El subsecuente reto de la humanidad después de la muerte, según Harari, podría ser la conquista de la felicidad. Para ello se cuenta con la ingeniería bioquímica, la ingeniería ciborg y la ingeniería de seres no orgánicos. En cuanto a lo primero: “Los bioingenieros tomarán el viejo cuerpo del sapiens y, con deliberación, reescribirán su código genético, reconectaran sus circuitos cerebrales, modificaran su equilibrio bioquímico e incluso harán que le crezcan extremidades completamente nuevas. De esta manera crearan nuevos diosecillos, que podrán ser tan diferentes de nosotros, sapiens, como diferentes somos de Homo Erectus.”
“La ingeniería ciborg ira un paso más allá y fusionara el cuerpo orgánico con dispositivos no orgánicos, como manos biónicas, ojos artificiales o millones de nanorrobots, que navegaran por nuestro torrente sanguíneo, diagnosticarán problemas y repararán daños. Un ciborg de este tipo podrá gozar de capacidades que superaran por mucho la de cualquier cuerpo orgánico.” Y en cuanto a los seres inorgánicos, Harari anticipa que “las redes neurales serán sustituidas por programas informáticos con la capacidad de navegar tanto por mundos virtuales como no virtuales, libres de las limitaciones de la química orgánica.”

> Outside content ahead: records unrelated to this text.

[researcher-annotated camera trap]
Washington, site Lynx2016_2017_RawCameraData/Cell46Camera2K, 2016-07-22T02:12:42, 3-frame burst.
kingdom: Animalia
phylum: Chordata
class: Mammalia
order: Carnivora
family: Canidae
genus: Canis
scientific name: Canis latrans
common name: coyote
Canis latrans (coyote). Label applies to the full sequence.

Harari advierte, sin embargo, que “pronosticar el futuro nunca fue fácil, y las tecnologías revolucionarias hacen que sea aún más arduo.” “Puesto que pueden emplearse para transformar las mentes y los deseos humanos, la gente que tiene la mente y los deseos actuales no puede, por definición, desentrañar sus implicaciones.” Pero Harari arriesga la predicción de que: “En el siglo XXI, el tercer gran proyecto de la humanidad será adquirir poderes divinos de creación y destrucción, y promover Homo sapiens a Homo Deus.” “En un futuro no muy lejano podremos crear superhumanos que aventajen a los antiguos dioses no en sus herramientas, sino en sus facultades corporales y mentales.”

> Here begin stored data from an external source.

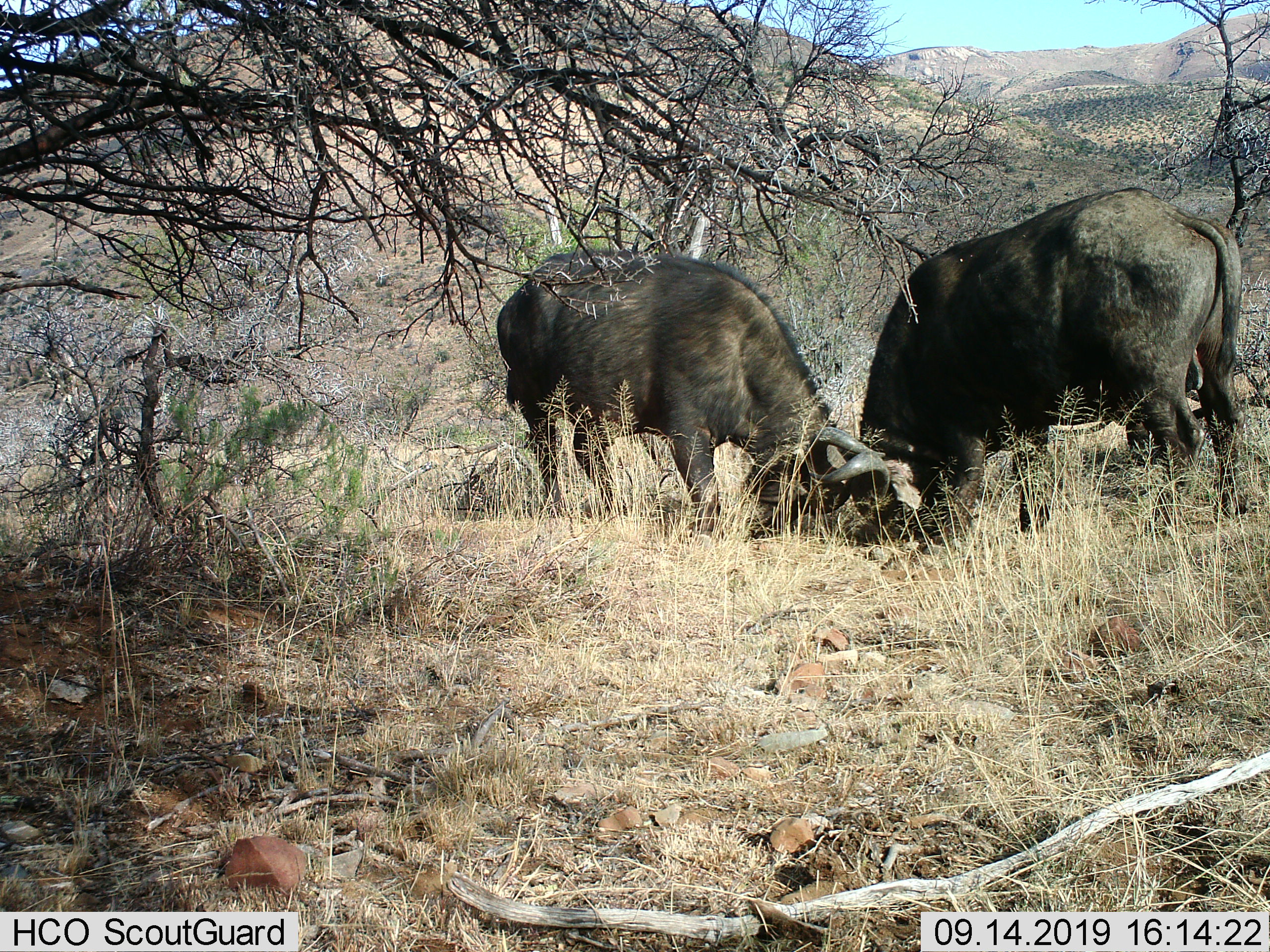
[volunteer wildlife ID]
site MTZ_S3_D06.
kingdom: Animalia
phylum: Chordata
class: Mammalia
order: Artiodactyla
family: Bovidae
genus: Syncerus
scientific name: Syncerus caffer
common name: african buffalo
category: buffalo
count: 2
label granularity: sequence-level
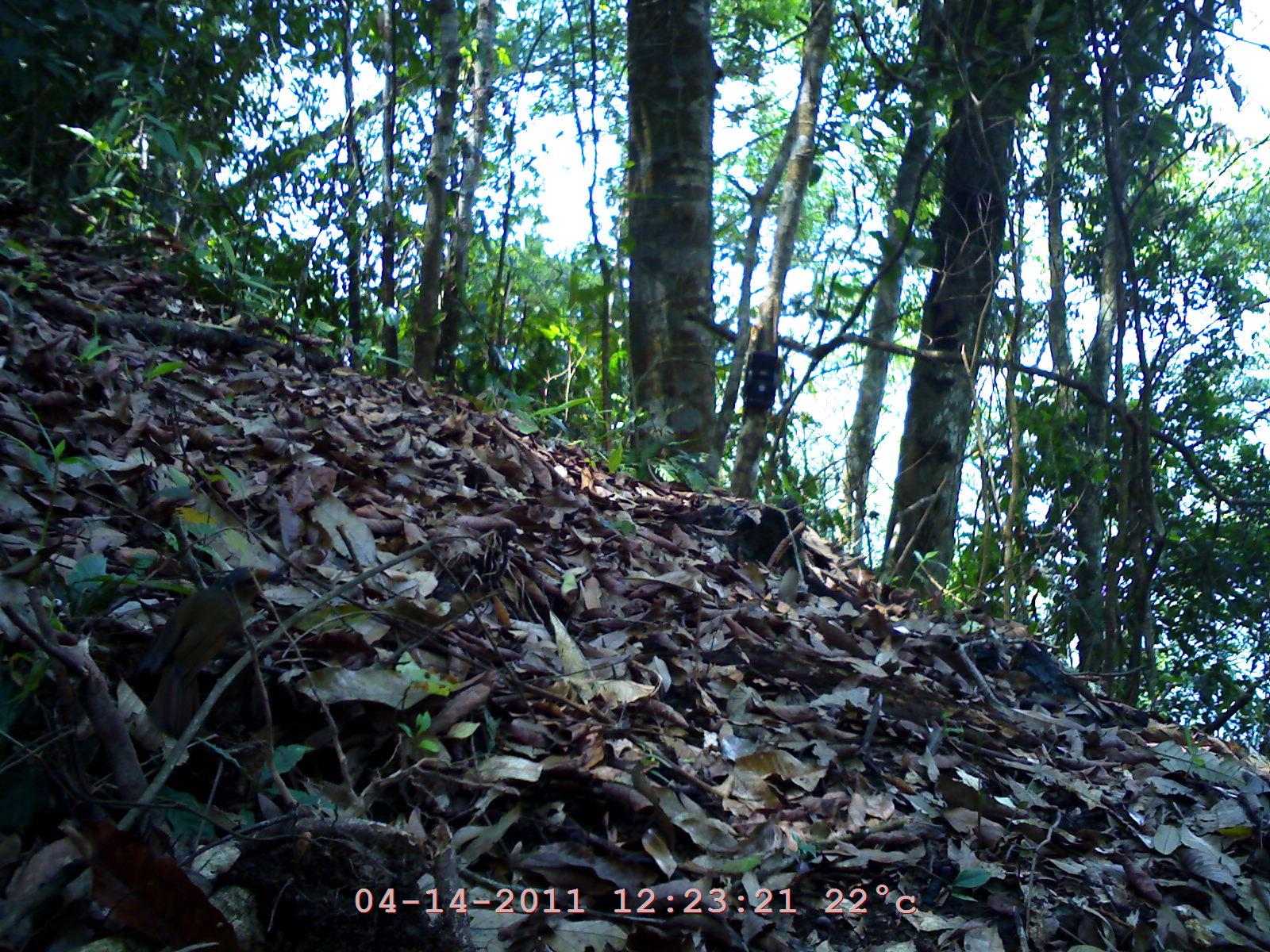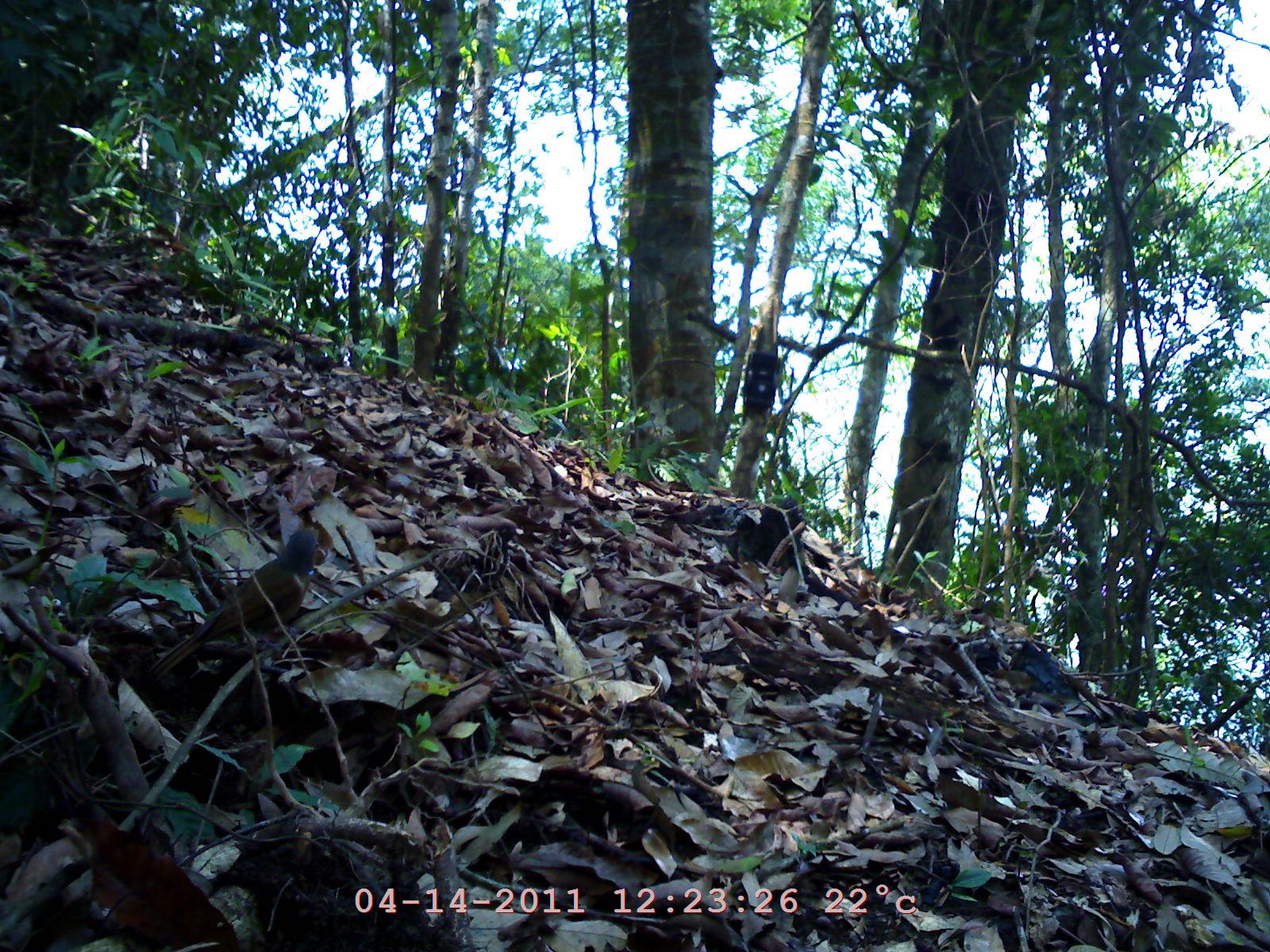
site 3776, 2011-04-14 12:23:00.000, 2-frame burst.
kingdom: Animalia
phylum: Chordata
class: Aves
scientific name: Aves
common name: bird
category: unknown bird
Unknown bird (bird) (Aves), count 1.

Habiendo llegado a este punto habría que preguntarse si el esclarecido historiador está loco. Visualizar un futuro sin los dioses del pasado y del presente y con el ser humano como un dios equivale para muchos a una herejía imperdonable digna de ser reprochada con todo el rigor de la Inquisición española. De igual manera, insistir que la muerte es un “problema técnico” susceptible de solución para conquistar la inmortalidad representa un atrevimiento de marca mayor. Y lo mismo podría decirse del supuesto de que, en el futuro, la conexión entre los cerebros humanos y las computadoras podría curar la esquizofrenia.
Harari nos desafía a profundizar en sus reflexiones so pena de quedarnos empantanados en un pasado disfuncional. El miedo que nos impide ver más allá es el mismo que está detrás de la resistencia al cambio en todas las sociedades. Hemos de ponderar sus ideas porque la dinámica vertiginosa de la vida del siglo XXI impone defenestrar creencias inservibles. Revisar las magistrales disquisiciones de Harari debe ser un deber sagrado de cualquier bípedo implume.